Database instance | Range | Required data reallocation |
Instance A1 | [000..124] | No |
Instance A2 | [125..249] | No |
Instance B | [250..499] | No |
Instance C merged | [500..999] | Yes |
Virtual nodes
It is expected that each shard will have different workloads, even if the hash is splitting the data equally. For example, some records might have more access than others, or the ID going to the hash function is generating biased hashes.
To help rebalance the instances workload without adding or removing, we can bind multiple ranges into a single instance. In this scenario, it is more appropriate to say the hash ranges are assigned to virtual nodes rather than database instances.
Instance | Virtual node | Range |
Instance A | Node 1 | [000..199] |
Instance B | Node 2 | [200..399] |
Instance C | Node 3 | [400..599] |
Instance A | Node 4 | [600..799] |
Instance B | Node 5 | [800..999] |
Why consistent hashing is favored over linear hashing
Linear hashing is a strategy of distributing values on a fixed amount of data buckets. Since each bucket has a single value that represents it, it's a very intuitive and fast strategy.
A very common way of implementing linear hashing is using the modulo operation on the hash value, adopting the number of database instances as the divisor. This strategy also splits the data evenly between all the instances.
Database instance | Maps to mod value |
Instance A | 0 |
Instance B | 1 |
Instance C | 2 |
Input | Hash value | Mod value (mod 3) | Database |
"key_1" | 22 | 1 | Instance B |
"key_2" | 894 | 0 | Instance A |
"key_3" | 380 | 2 | Instance C |
"key_4" | 643 | 1 | Instance B |
However, adding or removing instances will change the modulo divisor, so now any ID can potentially generate a different mod value than the previous function.
To ensure that every record is saved on the database instance corresponding to it's new mod value, it is necessary to recalculate the mod value of every ID inside the database. If the new value is different than the previous one, the record need be moved to another database instance.
Input | Hash value | Old distribution (mod 3) | New distribution (mod 4) | Move data? |
"key_1" | 22 | 1 = Instance B | 2 = Instance C | Yes |
"key_2" | 894 | 0 = Instance A | 2 = Instance C | Yes |
"key_3" | 380 | 2 = Instance C | 0 = Instance A | Yes |
"key_4" | 643 | 1 = Instance B | 3 = Instance D | Yes |
Considering a properly balanced database, changing the divisor requires moving at least 50% entire database, affecting all the database instances, regardless by much the divisor increased or decreased. On the worst cases, the amount of records that would need to be moved can be close to 100% of the entire database.

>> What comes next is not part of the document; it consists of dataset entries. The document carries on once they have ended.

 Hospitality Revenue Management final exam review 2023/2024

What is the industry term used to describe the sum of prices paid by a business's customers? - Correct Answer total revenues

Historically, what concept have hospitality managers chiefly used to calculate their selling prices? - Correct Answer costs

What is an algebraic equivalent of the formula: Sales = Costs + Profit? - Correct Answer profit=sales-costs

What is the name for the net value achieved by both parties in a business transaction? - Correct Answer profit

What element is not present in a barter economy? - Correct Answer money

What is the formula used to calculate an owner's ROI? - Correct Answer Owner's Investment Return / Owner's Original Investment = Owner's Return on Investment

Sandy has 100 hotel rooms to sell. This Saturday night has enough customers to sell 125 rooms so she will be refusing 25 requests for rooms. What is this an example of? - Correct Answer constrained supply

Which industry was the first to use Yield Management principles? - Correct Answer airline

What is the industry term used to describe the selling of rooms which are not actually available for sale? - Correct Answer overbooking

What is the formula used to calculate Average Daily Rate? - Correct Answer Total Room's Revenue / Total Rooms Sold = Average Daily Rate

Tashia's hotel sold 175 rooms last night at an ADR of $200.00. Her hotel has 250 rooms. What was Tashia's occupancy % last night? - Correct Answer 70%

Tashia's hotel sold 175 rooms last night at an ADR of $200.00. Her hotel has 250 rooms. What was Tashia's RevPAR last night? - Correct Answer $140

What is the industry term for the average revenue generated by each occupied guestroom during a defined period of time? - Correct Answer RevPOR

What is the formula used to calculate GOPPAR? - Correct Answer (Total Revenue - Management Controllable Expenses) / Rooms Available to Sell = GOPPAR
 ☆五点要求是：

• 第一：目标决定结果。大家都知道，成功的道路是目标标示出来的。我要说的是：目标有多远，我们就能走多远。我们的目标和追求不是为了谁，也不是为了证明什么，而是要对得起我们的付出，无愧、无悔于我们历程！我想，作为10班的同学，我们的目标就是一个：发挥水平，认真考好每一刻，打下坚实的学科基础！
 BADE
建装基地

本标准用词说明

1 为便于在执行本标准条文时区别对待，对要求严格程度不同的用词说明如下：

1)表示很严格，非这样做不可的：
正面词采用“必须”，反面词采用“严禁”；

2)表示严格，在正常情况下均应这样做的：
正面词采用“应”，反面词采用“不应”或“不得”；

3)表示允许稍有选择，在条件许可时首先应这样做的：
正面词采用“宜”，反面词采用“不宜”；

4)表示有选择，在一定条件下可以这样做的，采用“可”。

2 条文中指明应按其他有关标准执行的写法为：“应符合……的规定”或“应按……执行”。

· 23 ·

As exemplified on a scenario with three database instances:
Current instance count | Change | Result instance count | % of records moved |
3 | Remove 2 instances | 1 | 66.6% |
3 | Remove 1 instance | 2 | 66.6% |
3 | Add 1 instance | 4 | 75.0% |
3 | Add 2 instances | 5 | 80.0% |
3 | Add 3 instances | 6 | 50.0% |
3 | Add 4 instances | 7 | 85.7% |
On a real-world scenario, if a database instance A is overloaded, adding a new instance would require moving around records from all the database, not only instance A, which not only is unoptimized, but makes database availability much harder to manage.
Projecting the outcome is also much harder. There's a possibility that after the data migration, one instance end up with most of the high-request records, potentially becoming more overloaded than the previous hotspot.
Dynamic table mitigates most problems
Using a dynamic table allows to rearrange only specific hash ranges. There's much more control on how many records would need to be analyzed and rellocated, and how many databases instances will be affected at a time.
On the scenario where an instance is overloaded, even if the range is badly chosen and doesn't alleviate a hotspot, there's no risk of increasing the workload of the instance.